§ WORK ORDER
Print the whole listing again exactly as it stands, leaving out any images.

§ INFORMATION SUPPLIED
###
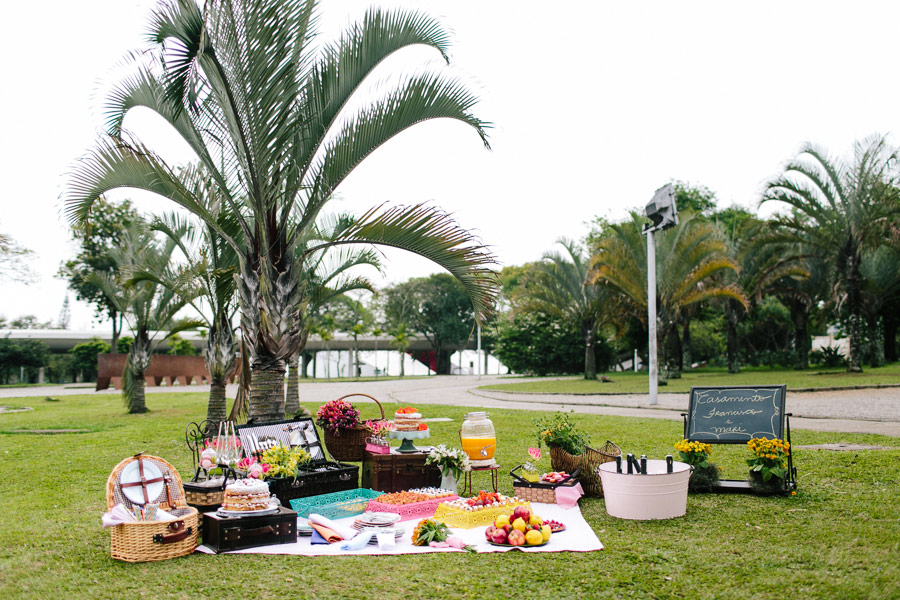 brazilian-picnic-wedding-bikes-frankie-marilia-08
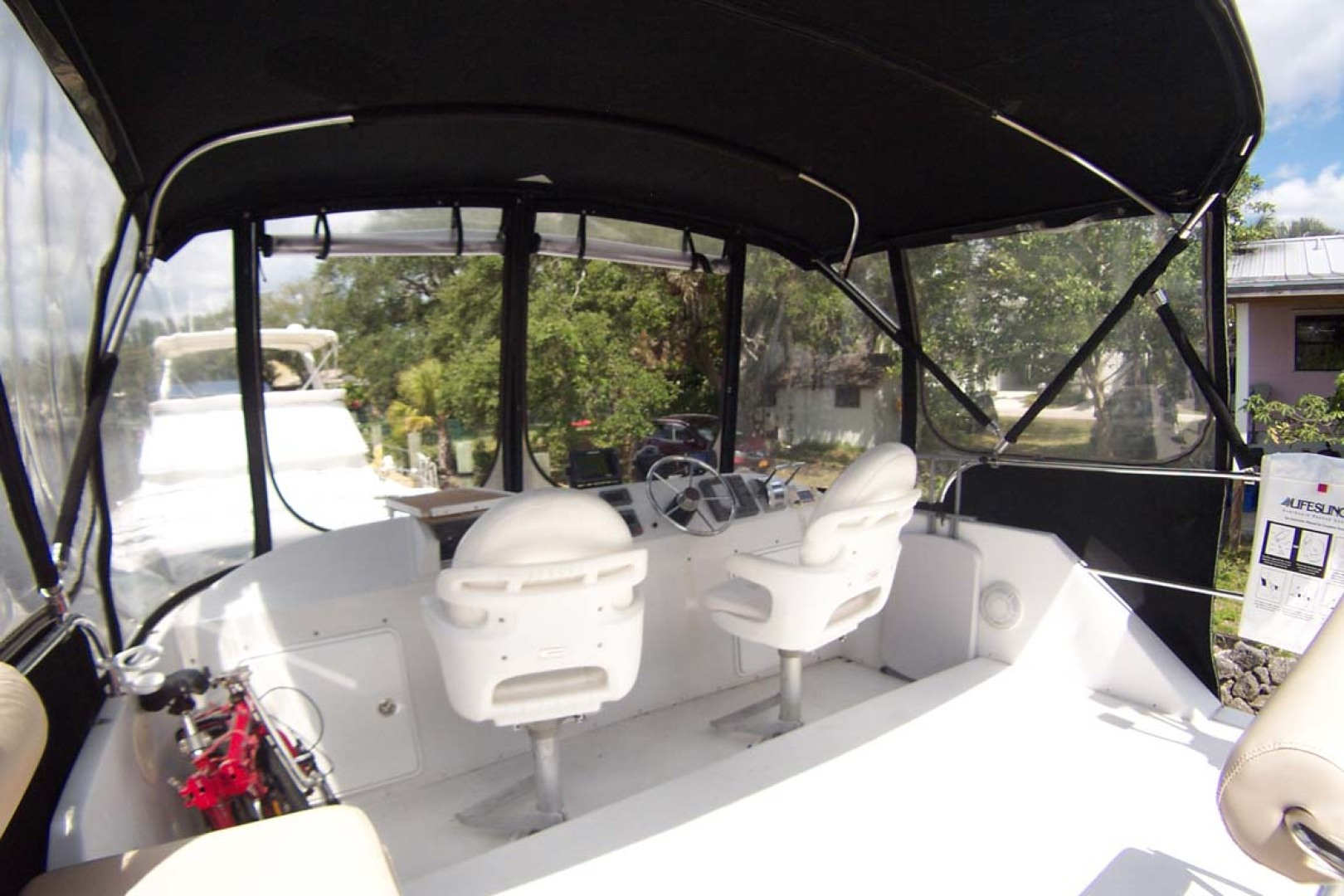 PDQ-MV34 2003-Easy Riders Stuart-Florida-United States-10 Flybridge Helm Seating-1139514 | Thumbnail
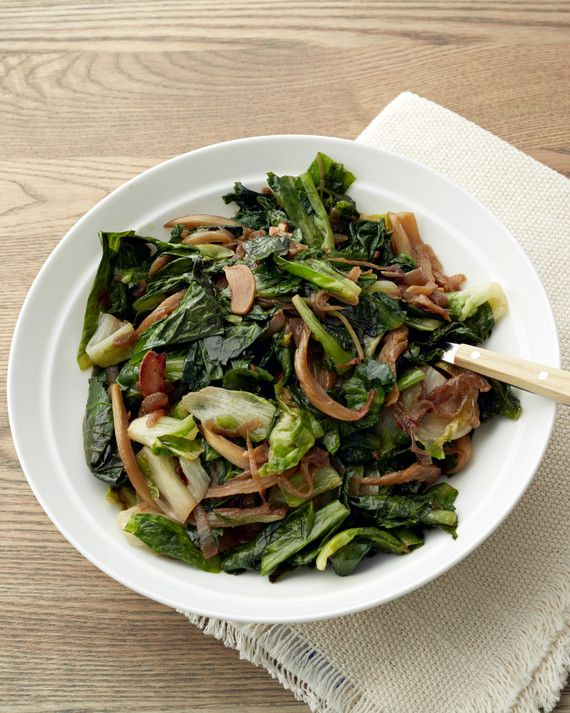 With a bittersweet and slightly peppery flavor, escarole is popular in Italian cooking. This recipe calls for it to be sauteed until meltingly tender, so it makes a most delicious side dish.Get the Sauteed Spicy Escarole Recipe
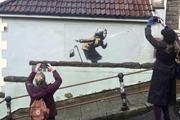 صاحبان خانهای که بنکسی روی دیوارآن نقاشی کرد، هنوز هم قصد دارد خانهشان را بفروشند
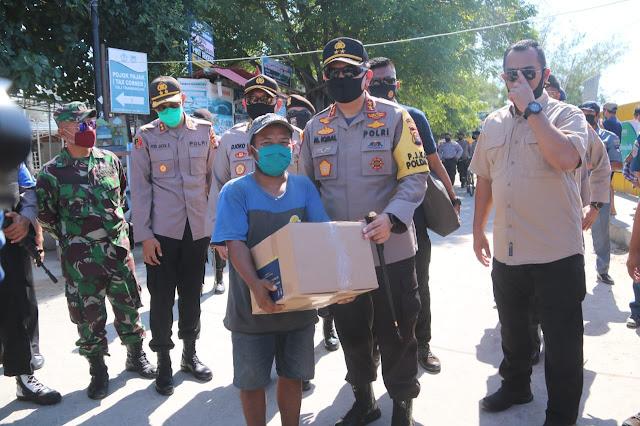 Kapolda NTB Terjun Langsung Bagikan Paket BALASA di Gili Matra Lombok Utara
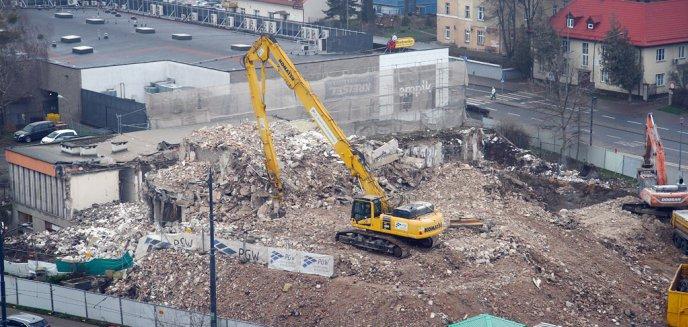 Artykuł: Hotel Gromada zniknął z mapy Olsztyna [ZDJĘCIA]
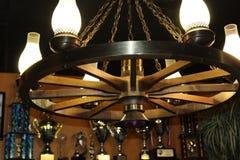 Wagonwheel-Leuchter Lizenzfreies Stockbild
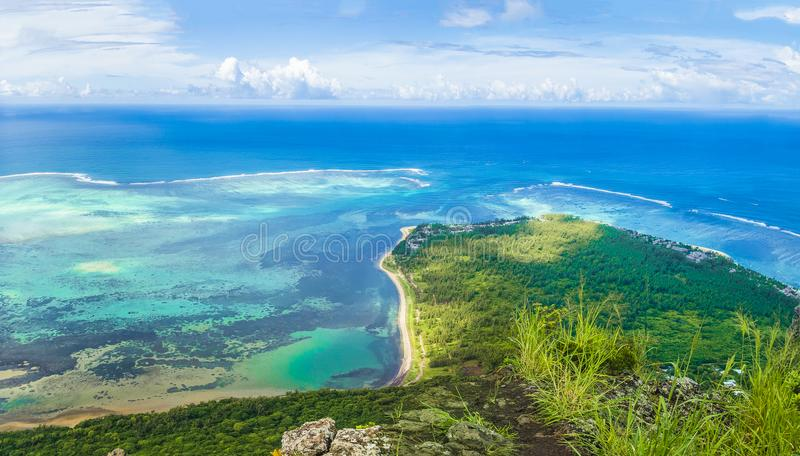 莫纳山山,毛里求斯海岛,非洲鸟瞰图  免版税图库摄影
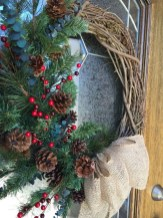 Magnificient Rustic Christmas Decorations And Wreaths Ideas 37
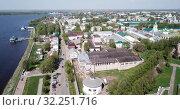 Купить «Aerial view of Kostroma cityscape overlooking ancient Gostiny Dvor and Saviour church, Russia», видеоролик № 32251716, снято 10 мая 2019 г. (c) Яков Филимонов / Фотобанк Лори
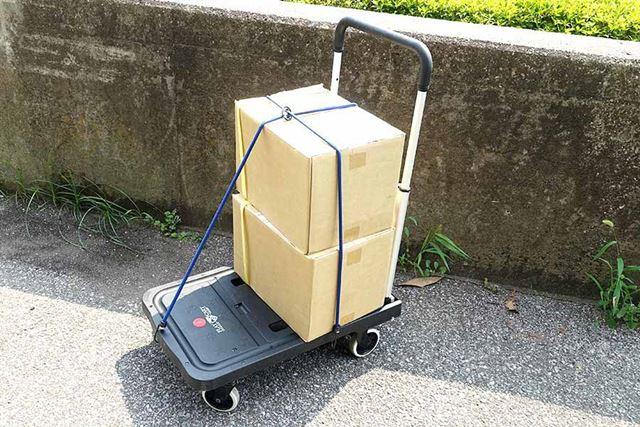 段ボール箱を2個積むと、重さは約50kg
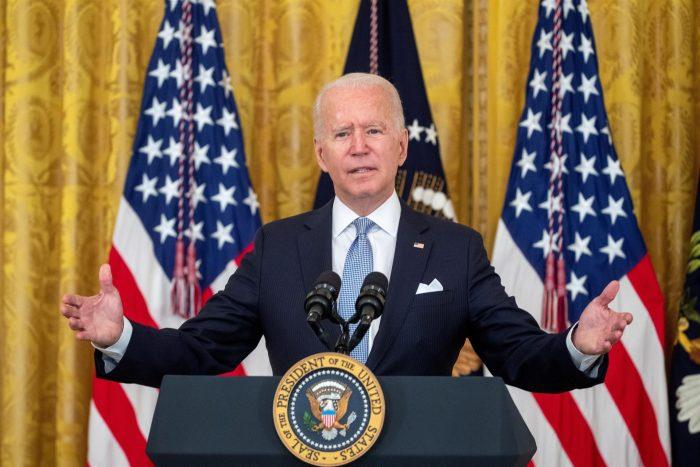 Presidente Biden no descarta que el Gobierno pueda ordenar vacunarse a todo EE.UU. de manera obligatoria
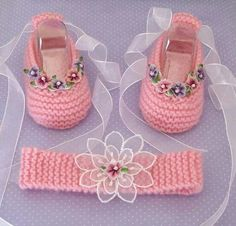 Sapatinho tiara                                                                                                                                                                                 Mais Crochet Baby Boots, Knitted Booties, Baby Girl Crochet, Crochet Baby Clothes, Crochet Shoes, Baby Booties, Knit Crochet, Crochet Crafts, Crochet Projects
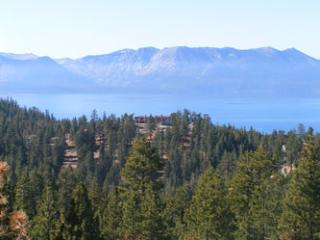 Fabulous House with 2 Bedroom-2 Bathroom in Lake Tahoe (235a) - Lake Tahoe vacation rentals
###
§ TASK SOLUTION
 brazilian-picnic-wedding-bikes-frankie-marilia-08
 PDQ-MV34 2003-Easy Riders Stuart-Florida-United States-10 Flybridge Helm Seating-1139514 | Thumbnail
 With a bittersweet and slightly peppery flavor, escarole is popular in Italian cooking. This recipe calls for it to be sauteed until meltingly tender, so it makes a most delicious side dish.Get the Sauteed Spicy Escarole Recipe
 صاحبان خانهای که بنکسی روی دیوارآن نقاشی کرد، هنوز هم قصد دارد خانهشان را بفروشند
 Kapolda NTB Terjun Langsung Bagikan Paket BALASA di Gili Matra Lombok Utara
 Artykuł: Hotel Gromada zniknął z mapy Olsztyna [ZDJĘCIA]
 Wagonwheel-Leuchter Lizenzfreies Stockbild
 莫纳山山,毛里求斯海岛,非洲鸟瞰图  免版税图库摄影
 Magnificient Rustic Christmas Decorations And Wreaths Ideas 37
 Купить «Aerial view of Kostroma cityscape overlooking ancient Gostiny Dvor and Saviour church, Russia», видеоролик № 32251716, снято 10 мая 2019 г. (c) Яков Филимонов / Фотобанк Лори
 段ボール箱を2個積むと、重さは約50kg
 Presidente Biden no descarta que el Gobierno pueda ordenar vacunarse a todo EE.UU. de manera obligatoria
 Sapatinho tiara                                                                                                                                                                                 Mais Crochet Baby Boots, Knitted Booties, Baby Girl Crochet, Crochet Baby Clothes, Crochet Shoes, Baby Booties, Knit Crochet, Crochet Crafts, Crochet Projects
 Fabulous House with 2 Bedroom-2 Bathroom in Lake Tahoe (235a) - Lake Tahoe vacation rentals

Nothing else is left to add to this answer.